"They're made with love, and biked to you."
What's on the menu? It changes weekly. Whatever I feel like making. Recently it was Grandma's Lemon Meringue Pie and Vegan Choco-Peanut Butter (other flavors have included Vegan Apple Pie and Georgia Sweet Potato). I try to do at least one vegan flavor, and otherwise try to keep the flavors seasonal and if possible made using local ingredients. The cost is $3 per slice, or $20 for a full pie.
Hours and location? Anywhere in the University District of Seattle, Friday and Saturday evenings until 3 a.m., sometimes Sundays too. As for location, I come to you! It's delivery by the slice: I have my cell phone, and people text me requests. I have been called the "Jimmy John's of Pie."
How long have you been street-fooding? Since fall of 2010.
Why mobile over brick and mortar? I like riding my bike, and I don't have the capital to own a brick and mortar location. Plus, pie is better enjoyed in the comfort of your home or wherever you choose.
Describe a typical piecycle evening. I bake my pies in advance, then people will text me and I will bring them pie. I'm currently selling five to seven pies per weekend on average.
What do you do the rest of the time? School for theater and art, so I paint and act. I just got three paintings into the Jacob Lawrence Gallery. Art, theatre, and pies.
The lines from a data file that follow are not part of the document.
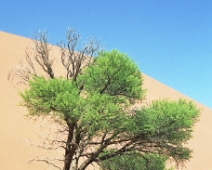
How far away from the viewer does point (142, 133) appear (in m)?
13.1

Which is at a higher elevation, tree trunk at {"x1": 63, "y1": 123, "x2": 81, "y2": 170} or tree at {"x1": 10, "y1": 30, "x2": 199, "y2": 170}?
tree at {"x1": 10, "y1": 30, "x2": 199, "y2": 170}

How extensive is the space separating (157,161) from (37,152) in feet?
31.4

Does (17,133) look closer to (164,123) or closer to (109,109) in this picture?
(164,123)

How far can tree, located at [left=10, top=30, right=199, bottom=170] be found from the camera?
1170 cm

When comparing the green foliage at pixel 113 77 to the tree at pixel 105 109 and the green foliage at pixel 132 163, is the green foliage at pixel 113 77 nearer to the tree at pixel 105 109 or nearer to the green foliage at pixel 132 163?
the tree at pixel 105 109

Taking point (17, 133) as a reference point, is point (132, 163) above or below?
below

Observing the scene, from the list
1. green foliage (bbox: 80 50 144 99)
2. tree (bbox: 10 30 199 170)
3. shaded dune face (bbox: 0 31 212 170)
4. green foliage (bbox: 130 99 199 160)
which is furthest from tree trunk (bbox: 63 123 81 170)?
green foliage (bbox: 130 99 199 160)

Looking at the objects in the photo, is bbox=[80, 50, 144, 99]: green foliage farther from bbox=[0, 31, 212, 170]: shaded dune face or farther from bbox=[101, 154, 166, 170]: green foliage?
bbox=[101, 154, 166, 170]: green foliage

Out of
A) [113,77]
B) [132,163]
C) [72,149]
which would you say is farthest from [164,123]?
[72,149]

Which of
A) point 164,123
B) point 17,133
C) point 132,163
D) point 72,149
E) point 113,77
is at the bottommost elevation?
point 72,149

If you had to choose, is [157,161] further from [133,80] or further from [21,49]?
[21,49]

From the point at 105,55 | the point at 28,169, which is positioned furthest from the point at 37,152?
the point at 105,55

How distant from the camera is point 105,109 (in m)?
11.7

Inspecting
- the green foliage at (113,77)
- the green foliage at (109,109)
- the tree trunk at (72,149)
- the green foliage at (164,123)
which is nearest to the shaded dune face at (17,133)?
Answer: the green foliage at (109,109)
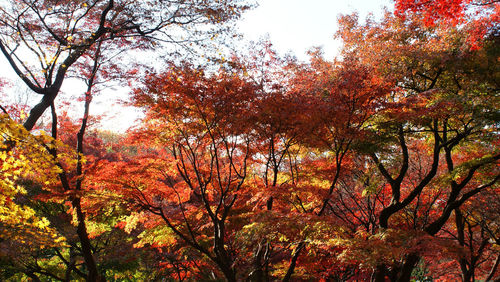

Is it hard riding uphill on your pie bike? It gets difficult when I have two whole pies in my bag, but now that the weather is cold it's kind of nice. And luckily I live uphill from everyone, so my journey is downhill.
What makes your food special? The unique pie crust, which is dangerously decadent—more butter than in a standard pie crust. Also, when possible, I grind my own spices. Most importantly, they're made with love, and biked to you. That's big.
What's your favorite spot to vend? The University of Washington dorms. I'm becoming something of a Sasquatch there. People don't really believe that there's a guy delivering pies. I don't mind being a mythical character.
Who has inspired you food-wise? Alton Brown, that's a big one, and my friends. Maria Friedman of the now-closed Curio Confections, and my friend Maria Clifford who helped me learn how to bake pie, and a slew of other friends.
Favorite comfort food? Biscuits and gravy at Wayward Cafe.
What are some of your favorite Seattle street food vendors? At the farmer's markets, the guys who make the vegetable quesadillas that are more vegetable than cheese—my piecycle money from Friday goes to them on Saturday. I admire just about every other street vendor though, because it's unique in that you're bearing the elements.
Advice for aspiring vendors? If you're going to do something, just do it. You can always say "oh I could do that". So why not just do it? You never know if it will fail until you try.